Making
Humongous
Doable
Need to manage a gigantic database?
Let DB2 do the heavy lifting.
Robert Catterall
(r catterall@catterallconsulting.
com) is president of Catterall
Consulting, a provider of DB2
consulting and training services.
“Really big,” in the context of a data-serving
system, used to mean a few hundred transactions per second, a terabyte or more of data,
and a thousand or more database objects (tables
and indexes). Today, a system with these characteristics would be thought of as “large,” but
the bar for “huge” has been raised considerably:
more than a thousand transactions per second,
multiple terabytes of data, and tens of thousands
of database objects.
Organizations around the world must deal
with such huge systems in a cost-effective
manner. The IBM DB2 development group has
consistently delivered features and functions
that address this need for ever-more efficient
support of ever-larger databases. You could write
a book on all that stuff, but I have about 1,200
more words at my disposal, so I’ll focus on two
of my favorites: a new and game-changing scale-out solution for DB2 on the AIX/Power platform,
and a DB2 for z/OS feature that is great for large
databases but overlooked by a lot of DB2 people.
DB2 pureScale: Advanced shared-
data clustering
You can read the specifics on DB2 pureScale in
the article “What is DB2 pureScale?” in this
issue. Here, I want to talk about why it’s so
important. Vertical scalability, also known as
scale-up, is a DB2 strength. Give a DB2 server
more and/or faster engines, and you’ll get better
throughput.

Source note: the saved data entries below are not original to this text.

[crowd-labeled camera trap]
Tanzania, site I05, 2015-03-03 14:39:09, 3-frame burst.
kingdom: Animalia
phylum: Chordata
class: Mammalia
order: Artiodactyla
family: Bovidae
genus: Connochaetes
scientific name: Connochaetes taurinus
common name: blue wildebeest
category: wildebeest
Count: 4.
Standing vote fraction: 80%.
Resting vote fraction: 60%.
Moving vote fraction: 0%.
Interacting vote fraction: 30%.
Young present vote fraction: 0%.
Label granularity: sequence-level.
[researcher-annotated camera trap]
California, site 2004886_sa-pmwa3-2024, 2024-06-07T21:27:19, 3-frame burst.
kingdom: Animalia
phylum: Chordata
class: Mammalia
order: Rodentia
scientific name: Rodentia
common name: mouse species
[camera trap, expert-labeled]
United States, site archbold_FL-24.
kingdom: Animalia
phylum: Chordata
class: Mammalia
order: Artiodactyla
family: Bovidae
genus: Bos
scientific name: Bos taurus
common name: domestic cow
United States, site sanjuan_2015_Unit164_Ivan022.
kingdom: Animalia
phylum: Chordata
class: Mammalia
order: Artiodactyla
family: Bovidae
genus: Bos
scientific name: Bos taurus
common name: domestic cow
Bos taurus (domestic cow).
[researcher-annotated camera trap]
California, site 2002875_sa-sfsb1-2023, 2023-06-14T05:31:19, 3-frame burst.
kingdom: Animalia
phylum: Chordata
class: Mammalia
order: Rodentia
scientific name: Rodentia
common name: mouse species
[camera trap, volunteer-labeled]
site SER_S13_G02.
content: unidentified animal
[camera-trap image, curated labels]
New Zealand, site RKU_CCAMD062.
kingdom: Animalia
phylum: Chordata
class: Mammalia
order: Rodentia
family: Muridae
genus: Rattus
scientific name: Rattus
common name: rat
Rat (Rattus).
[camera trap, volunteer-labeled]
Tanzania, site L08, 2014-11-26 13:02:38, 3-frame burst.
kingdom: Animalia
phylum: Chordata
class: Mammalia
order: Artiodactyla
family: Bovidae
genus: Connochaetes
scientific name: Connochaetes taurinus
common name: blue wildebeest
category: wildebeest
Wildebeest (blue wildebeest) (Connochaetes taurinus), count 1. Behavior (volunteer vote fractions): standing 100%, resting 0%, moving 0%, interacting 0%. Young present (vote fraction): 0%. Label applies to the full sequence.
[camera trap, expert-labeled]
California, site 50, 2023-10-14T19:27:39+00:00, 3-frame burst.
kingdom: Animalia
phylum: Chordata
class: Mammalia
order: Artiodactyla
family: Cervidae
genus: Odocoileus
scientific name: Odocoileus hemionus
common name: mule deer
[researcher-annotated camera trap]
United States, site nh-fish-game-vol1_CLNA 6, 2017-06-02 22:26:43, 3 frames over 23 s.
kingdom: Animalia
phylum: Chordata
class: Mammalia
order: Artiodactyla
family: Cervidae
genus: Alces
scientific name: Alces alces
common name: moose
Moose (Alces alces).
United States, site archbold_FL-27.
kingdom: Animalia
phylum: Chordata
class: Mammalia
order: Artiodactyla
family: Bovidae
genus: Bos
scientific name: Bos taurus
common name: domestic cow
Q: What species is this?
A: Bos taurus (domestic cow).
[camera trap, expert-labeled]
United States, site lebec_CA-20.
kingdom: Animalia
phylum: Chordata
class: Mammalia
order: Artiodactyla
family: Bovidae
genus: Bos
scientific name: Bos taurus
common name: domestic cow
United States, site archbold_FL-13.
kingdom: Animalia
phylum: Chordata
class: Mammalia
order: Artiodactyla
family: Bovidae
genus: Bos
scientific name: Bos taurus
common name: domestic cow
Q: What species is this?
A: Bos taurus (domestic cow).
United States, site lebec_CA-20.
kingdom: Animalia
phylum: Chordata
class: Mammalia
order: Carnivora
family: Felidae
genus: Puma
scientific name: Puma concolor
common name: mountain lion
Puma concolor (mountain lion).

Sounds simple, but making good
on that proposition—once you get past a few
processors—requires advanced engineering.
That said, sometimes a really big database system is best supported with a scale-out
(multi-node) configuration. In such cases, it’s
important to go with a scale-out solution that
provides a good match for the requirements of
the target application. For large data warehouse
systems, the shared-nothing multi-node architecture implemented via the DB2 for Linux, UNIX,
and Windows (LUW) data partitioning feature
(DPF) makes lots of sense. For online transaction processing (OLTP) applications, on the
other hand, a shared-data cluster (multiple servers
with concurrent read/write access to a database
on shared disk) is likely to be a better fit. For years,
the only available DB2-based shared-data system
was DB2 for z/OS data sharing on a mainframe
parallel sysplex. That changed with the announcement of IBM DB2 pureScale, a shared-data solution for DB2 on the IBM AIX/Power platform.
DB2 pureScale, announced in October 2009,
trumps the shared-data cluster competition in
the UNIX market. Here’s the deal: if you’re going
to give multiple data servers read/write access
to one database, you have a couple of choices
when it comes to keeping the different servers
from trashing the consistency of said database.
One option is to have a node directly communicate with all the other nodes regarding data
rows that it’s changing and data that it has
cached locally. Alternatively, you can go with a
centralized mechanism by which a data server
node posts global lock and global buffer pool
information to structures residing in devices
that provide a shared-memory resource to